- [REQUIRED WORK] Print everything below from the line containing "Of the woman" down to the last of the items, including both ends, with each line reproduced word for word.

#####

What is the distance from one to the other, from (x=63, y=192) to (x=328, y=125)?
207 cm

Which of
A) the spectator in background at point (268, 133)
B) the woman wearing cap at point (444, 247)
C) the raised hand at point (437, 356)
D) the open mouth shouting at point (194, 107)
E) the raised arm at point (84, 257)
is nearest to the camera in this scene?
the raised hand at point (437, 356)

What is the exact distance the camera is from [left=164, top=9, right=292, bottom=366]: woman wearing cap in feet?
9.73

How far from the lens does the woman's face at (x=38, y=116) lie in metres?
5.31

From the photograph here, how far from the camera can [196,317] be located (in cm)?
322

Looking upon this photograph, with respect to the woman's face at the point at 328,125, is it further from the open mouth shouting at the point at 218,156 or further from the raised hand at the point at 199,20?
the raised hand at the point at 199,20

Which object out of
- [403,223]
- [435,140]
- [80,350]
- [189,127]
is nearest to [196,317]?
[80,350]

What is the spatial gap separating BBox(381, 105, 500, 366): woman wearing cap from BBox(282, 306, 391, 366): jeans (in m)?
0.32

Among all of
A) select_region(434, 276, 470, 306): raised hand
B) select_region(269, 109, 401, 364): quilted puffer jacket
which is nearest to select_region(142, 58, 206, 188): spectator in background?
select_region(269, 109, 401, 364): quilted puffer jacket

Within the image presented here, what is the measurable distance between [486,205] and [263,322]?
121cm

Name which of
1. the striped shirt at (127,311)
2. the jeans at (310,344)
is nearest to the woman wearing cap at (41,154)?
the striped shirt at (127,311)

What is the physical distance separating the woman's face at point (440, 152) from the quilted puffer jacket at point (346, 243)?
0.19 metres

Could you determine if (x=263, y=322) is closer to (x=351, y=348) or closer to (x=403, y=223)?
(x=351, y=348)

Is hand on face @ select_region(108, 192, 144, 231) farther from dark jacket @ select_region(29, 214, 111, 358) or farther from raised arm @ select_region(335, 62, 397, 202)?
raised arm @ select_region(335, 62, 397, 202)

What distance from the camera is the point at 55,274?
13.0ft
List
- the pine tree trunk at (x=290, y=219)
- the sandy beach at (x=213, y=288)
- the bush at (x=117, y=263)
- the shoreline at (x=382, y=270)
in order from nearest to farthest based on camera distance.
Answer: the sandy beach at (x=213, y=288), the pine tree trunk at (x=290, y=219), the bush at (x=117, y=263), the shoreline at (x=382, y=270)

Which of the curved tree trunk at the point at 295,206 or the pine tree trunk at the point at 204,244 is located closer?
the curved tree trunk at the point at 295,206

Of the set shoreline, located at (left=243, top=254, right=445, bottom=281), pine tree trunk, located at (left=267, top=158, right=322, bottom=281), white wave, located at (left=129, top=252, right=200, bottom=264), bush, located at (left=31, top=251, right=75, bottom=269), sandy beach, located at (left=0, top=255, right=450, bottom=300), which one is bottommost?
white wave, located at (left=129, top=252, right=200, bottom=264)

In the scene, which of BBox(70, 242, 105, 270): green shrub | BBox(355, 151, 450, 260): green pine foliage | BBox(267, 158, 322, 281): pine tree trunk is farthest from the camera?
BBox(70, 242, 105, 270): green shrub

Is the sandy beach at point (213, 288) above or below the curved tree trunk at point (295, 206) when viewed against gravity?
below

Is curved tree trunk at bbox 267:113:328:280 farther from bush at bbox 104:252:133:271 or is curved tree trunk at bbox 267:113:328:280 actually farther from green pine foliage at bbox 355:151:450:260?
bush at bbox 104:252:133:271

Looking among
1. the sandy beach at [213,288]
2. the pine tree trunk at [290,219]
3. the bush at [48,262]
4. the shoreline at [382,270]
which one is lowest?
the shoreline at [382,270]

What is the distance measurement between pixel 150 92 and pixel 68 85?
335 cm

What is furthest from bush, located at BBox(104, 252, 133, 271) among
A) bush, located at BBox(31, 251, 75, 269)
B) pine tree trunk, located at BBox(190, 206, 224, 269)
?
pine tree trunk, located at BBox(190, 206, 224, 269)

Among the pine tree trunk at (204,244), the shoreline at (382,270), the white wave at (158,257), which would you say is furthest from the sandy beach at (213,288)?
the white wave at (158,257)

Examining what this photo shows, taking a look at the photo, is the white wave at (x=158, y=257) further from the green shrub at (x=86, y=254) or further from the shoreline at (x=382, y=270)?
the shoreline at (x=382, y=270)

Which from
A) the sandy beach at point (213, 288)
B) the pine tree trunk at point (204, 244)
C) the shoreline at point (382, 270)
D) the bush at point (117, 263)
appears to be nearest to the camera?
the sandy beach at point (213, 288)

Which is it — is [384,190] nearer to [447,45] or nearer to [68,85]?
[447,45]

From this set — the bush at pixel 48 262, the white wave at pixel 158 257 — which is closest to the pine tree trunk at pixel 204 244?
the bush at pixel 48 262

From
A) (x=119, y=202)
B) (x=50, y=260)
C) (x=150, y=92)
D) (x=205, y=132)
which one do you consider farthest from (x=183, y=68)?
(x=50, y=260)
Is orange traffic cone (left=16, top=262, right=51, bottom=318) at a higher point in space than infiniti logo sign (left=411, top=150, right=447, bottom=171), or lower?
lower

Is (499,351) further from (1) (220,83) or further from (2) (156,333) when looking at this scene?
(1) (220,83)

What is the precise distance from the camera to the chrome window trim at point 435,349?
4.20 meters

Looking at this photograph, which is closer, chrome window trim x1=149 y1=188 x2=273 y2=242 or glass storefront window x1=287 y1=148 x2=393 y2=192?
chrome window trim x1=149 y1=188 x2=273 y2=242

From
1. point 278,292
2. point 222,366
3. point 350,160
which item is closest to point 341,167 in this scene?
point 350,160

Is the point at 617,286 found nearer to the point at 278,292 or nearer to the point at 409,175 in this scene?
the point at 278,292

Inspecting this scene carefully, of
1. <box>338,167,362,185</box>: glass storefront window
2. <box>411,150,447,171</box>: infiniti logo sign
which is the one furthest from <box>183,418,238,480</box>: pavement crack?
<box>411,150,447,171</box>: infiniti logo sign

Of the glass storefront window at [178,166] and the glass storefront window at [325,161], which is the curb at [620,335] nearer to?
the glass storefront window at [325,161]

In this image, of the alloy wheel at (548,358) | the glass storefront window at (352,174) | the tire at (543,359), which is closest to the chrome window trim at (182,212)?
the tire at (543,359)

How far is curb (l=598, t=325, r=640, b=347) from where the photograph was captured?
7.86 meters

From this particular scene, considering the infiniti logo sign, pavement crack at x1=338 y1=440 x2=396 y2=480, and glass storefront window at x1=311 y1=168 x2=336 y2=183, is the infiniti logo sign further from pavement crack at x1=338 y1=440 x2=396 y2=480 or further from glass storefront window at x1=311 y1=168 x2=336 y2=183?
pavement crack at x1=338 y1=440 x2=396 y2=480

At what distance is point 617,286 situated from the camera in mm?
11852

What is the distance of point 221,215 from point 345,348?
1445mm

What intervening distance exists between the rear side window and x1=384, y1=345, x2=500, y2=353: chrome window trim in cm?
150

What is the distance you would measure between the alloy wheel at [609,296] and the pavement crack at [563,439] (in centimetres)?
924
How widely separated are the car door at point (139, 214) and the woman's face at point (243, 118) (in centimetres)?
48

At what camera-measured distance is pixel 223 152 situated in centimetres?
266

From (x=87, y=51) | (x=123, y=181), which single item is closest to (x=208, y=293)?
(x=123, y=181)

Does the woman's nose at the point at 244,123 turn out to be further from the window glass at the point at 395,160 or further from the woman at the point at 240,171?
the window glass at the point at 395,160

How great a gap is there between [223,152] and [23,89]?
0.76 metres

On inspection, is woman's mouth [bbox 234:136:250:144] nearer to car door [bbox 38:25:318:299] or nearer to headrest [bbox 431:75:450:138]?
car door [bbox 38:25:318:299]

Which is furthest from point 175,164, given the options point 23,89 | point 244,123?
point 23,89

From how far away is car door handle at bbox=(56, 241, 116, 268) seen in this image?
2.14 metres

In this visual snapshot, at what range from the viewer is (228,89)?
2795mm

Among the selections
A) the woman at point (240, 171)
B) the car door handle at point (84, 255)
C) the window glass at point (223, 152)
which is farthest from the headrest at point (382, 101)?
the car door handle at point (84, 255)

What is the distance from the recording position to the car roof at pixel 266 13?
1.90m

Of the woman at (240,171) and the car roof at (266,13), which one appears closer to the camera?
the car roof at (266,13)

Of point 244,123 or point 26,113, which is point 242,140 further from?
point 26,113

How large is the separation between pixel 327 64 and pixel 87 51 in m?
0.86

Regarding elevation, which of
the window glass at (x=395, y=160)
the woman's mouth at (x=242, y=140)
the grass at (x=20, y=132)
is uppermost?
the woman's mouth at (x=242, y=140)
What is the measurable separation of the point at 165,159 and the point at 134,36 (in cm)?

#####

- [TASK RESPONSE]
Of the woman at (240,171) and the car roof at (266,13), which one appears closer to the camera?
the car roof at (266,13)

Of point 244,123 or point 26,113, which is point 242,140 further from?
point 26,113

How large is the separation between pixel 327 64 and pixel 87 51 in m?
0.86

Regarding elevation, which of
the window glass at (x=395, y=160)
the woman's mouth at (x=242, y=140)
the grass at (x=20, y=132)
is uppermost?
the woman's mouth at (x=242, y=140)
What is the measurable separation of the point at 165,159 and the point at 134,36 (in cm)?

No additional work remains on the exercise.